Matt Webb’s Rules for Blogging
Posting here regularly is hard. Matt Webb’s personal rules for blogging are a hand on my shoulder and a push out the door:
No hedging, no nuance. If I’m getting in a twist about a sentence, take it out. […] Give up on attempting to be right. […] Give up on trying to be popular. […] Only write what’s in my head at that exact moment. It’s 10x faster. […] If it’s taking too long to write, stop.
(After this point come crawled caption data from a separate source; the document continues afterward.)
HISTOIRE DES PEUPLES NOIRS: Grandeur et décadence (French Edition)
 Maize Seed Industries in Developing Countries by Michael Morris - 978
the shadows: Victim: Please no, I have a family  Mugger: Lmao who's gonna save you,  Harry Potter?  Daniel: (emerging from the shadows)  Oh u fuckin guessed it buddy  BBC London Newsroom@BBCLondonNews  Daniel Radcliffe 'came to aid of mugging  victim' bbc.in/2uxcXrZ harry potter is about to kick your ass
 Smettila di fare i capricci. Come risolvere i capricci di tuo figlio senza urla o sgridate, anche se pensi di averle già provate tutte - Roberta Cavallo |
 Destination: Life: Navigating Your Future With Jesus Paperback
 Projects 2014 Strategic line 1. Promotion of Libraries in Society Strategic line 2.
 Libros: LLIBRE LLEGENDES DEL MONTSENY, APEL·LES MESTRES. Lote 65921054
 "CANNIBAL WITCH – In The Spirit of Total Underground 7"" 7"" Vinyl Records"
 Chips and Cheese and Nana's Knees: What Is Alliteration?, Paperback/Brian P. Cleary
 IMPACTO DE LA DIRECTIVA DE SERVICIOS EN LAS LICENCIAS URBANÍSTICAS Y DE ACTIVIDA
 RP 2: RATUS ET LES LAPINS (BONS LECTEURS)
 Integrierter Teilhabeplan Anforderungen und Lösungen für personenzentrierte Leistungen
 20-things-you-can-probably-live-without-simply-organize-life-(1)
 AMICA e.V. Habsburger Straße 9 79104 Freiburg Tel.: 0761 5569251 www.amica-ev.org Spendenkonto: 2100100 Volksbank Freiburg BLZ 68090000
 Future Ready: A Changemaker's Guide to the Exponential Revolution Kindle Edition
The dream of the post beloved by all is a regular nemesis of mine. Individual posts to any online platform—even to one with an audience of exactly one—carry the twin weights of permanence and exposure. If I don’t bury any idea I share in qualifiers, won’t opinions be affixed to me forever, assumed to be held with complete certainty? Neither my genuine inquisitiveness nor my unfortunate craving for the approval of others makes me comfortable with strong, potentially controversial, statements. And so, without care, every other sentence begins with “But” or “That said”.
Lots of Matt’s rules are around giving yourself permission to take an inchoate idea, run with it for awhile, then just publish it and move on. Like many people, I write to think, but doing so for myself and doing so when I think there’s an audience yields very different writing styles. A blog should be somewhere in between, but closer to the former. A place to loosely and regularly process ideas, but also a place where this is done in the open on the off-chance that a kindred spirit may some day pass through and find value.